- [Source document]:
It is a compelling illustration of how natural variability, at least in this model, could overcome the influence of increasing greenhouse gases for a decade or more, several scientists said. However, according to one prominent researcher — NASA’s Hansen — it’s a search for an answer that doesn’t need to be solved.

That is because, according to Hansen, there is no missing energy.

Trenberth questions whether the Argo measurements are mature enough to tell as definite a story as Hansen lays out. He has seen many discrepancies among analyses of the data, and there are still “issues of missing and erroneous data and calibration,” he said. The Argo floats are valuable, he added, but “they’re not there yet.”

From Susan Solomon

“What’s really been exciting to me about this last 10-year period is that it has made people think about decadal variability much more carefully than they probably have before,” said Susan Solomon, an atmospheric chemist and former lead author of the United Nations’ climate change report, during a recent visit to MIT. “And that’s all good. There is no silver bullet. In this case, it’s four pieces or five pieces of silver buckshot.”

Already Solomon had shown that between 2000 and 2009, the amount of water vapor in the stratosphere declined by about 10 percent. This decline, caused either by natural variability — perhaps related to El Niño — or as a feedback to climate change, likely countered 25 percent of the warming that would have been caused by rising greenhouse gases. (Some scientists have found that estimate to be high.) Now, another dynamic seemed to be playing out above the clouds.

In a paper published this summer, Solomon, Vernier and others brought these discrete facts to their conclusion, estimating that these aerosols caused a cooling trend of 0.07 degrees Celsius over the past decade. Like the water vapor, it was not a single answer, but it was a small player. These are the type of low-grade influences that future climate models will have to incorporate, Livermore’s Santer said.

- [Written tasks]:
1. Echo the entries word for word, from their first line through the line containing "3. the asphalt road at (184,183)".
2. Proceed with the climate science passage, picking up after its last sentence.

- [Entries]:
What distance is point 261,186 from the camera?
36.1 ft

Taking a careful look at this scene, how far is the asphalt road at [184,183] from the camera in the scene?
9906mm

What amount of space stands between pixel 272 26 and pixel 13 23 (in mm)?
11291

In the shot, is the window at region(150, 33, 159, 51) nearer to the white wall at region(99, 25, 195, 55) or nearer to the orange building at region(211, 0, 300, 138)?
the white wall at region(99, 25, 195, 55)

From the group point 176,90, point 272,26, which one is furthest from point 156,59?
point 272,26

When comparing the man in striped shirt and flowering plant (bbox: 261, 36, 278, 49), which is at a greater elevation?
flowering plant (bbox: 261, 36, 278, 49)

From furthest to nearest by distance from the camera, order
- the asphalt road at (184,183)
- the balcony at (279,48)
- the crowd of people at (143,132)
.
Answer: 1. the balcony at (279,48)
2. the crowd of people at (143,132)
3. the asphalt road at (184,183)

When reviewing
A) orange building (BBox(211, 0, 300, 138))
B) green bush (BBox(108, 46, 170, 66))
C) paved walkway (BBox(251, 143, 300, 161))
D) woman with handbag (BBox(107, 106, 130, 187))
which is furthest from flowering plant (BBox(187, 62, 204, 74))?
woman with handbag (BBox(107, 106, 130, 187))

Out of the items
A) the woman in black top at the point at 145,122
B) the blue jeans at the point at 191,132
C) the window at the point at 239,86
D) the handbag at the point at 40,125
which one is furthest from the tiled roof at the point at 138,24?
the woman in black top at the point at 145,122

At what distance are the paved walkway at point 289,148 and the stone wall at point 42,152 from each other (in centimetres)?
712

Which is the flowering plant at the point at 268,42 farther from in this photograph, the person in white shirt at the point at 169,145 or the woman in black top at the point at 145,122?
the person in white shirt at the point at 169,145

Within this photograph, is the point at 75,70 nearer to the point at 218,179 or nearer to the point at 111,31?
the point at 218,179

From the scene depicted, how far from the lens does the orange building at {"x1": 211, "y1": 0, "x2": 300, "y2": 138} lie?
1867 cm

- [Solved problems]:
1.
What distance is point 261,186 from the camera?
36.1 ft

Taking a careful look at this scene, how far is the asphalt road at [184,183] from the camera in the scene?
9906mm

What amount of space stands between pixel 272 26 and pixel 13 23 (in mm)?
11291

In the shot, is the window at region(150, 33, 159, 51) nearer to the white wall at region(99, 25, 195, 55) or nearer to the orange building at region(211, 0, 300, 138)?
the white wall at region(99, 25, 195, 55)

From the group point 176,90, point 272,26, which one is furthest from point 156,59?
point 272,26

When comparing the man in striped shirt and flowering plant (bbox: 261, 36, 278, 49), which is at a greater elevation?
flowering plant (bbox: 261, 36, 278, 49)

From furthest to nearest by distance from the camera, order
- the asphalt road at (184,183)
- the balcony at (279,48)
- the crowd of people at (143,132)
.
Answer: 1. the balcony at (279,48)
2. the crowd of people at (143,132)
3. the asphalt road at (184,183)

2.
Solomon was surprised to see Vernier’s work. She remembered the Soufrière eruption, thinking “that one’s never going to make it into the stratosphere.” The received wisdom then quickly changed. ”You can actually see that all these little eruptions, which we thought didn’t matter, were mattering,” she said.

From Jim Hansen

These revelations are prompting the science’s biggest names to change their views.

Indeed, the most important outcome from the energy hunt may be that researchers are chronically underestimating air pollution’s reflective effect, said NASA’s James Hansen, head of the Goddard Institute for Space Studies.

Recent data has forced him to revise his views on how much of the sun’s energy is stored in the oceans, committing the planet to warming. Instead, he says, air pollution from fossil fuel burning, directly and indirectly, has been masking greenhouse warming more than anyone knew.

It was in no “way affected by the nonsensical statements of contrarians,” Hansen said. “These are fundamental matters that the science has always been focused on. The problem has been the absence of [scientific] observations.”

NASA’s Hansen disputes that worry about skeptics drove climate scientists to ignore the sun’s climate influence. His team, he said, has “always included solar forcing based on observations and Judith’s estimates for the period prior to accurate observations.”

“That makes the sun a bit more important, because the solar variability modulates the net planetary energy imbalance,” Hansen said. “But the solar forcing is too small to make the net imbalance negative, i.e., solar variations are not going to cause global cooling.”

“Unfortunately, when we focus on volcanic aerosol forcing, solar forcing and stratospheric water vapor changes, it is a case of looking for our lost keys under the streetlight,” Hansen said. “What we need to look at is the tropospheric aerosol forcing, but it is not under the street light.”

“I suspect that there has been increased aerosols with the surge in coal use over the past half decade or so,” he said. “There is semi-quantitative evidence of that in the regions where it is expected. Unfortunately, the problem is that we are not measuring aerosols well enough to determine their forcing and how it is changing.”

More fundamentally, the Argo probe data has prompted Hansen to revise his understanding of how the climate works in a fundamental way, a change he lays out in a sure-to-be-controversial paper to be published later this year.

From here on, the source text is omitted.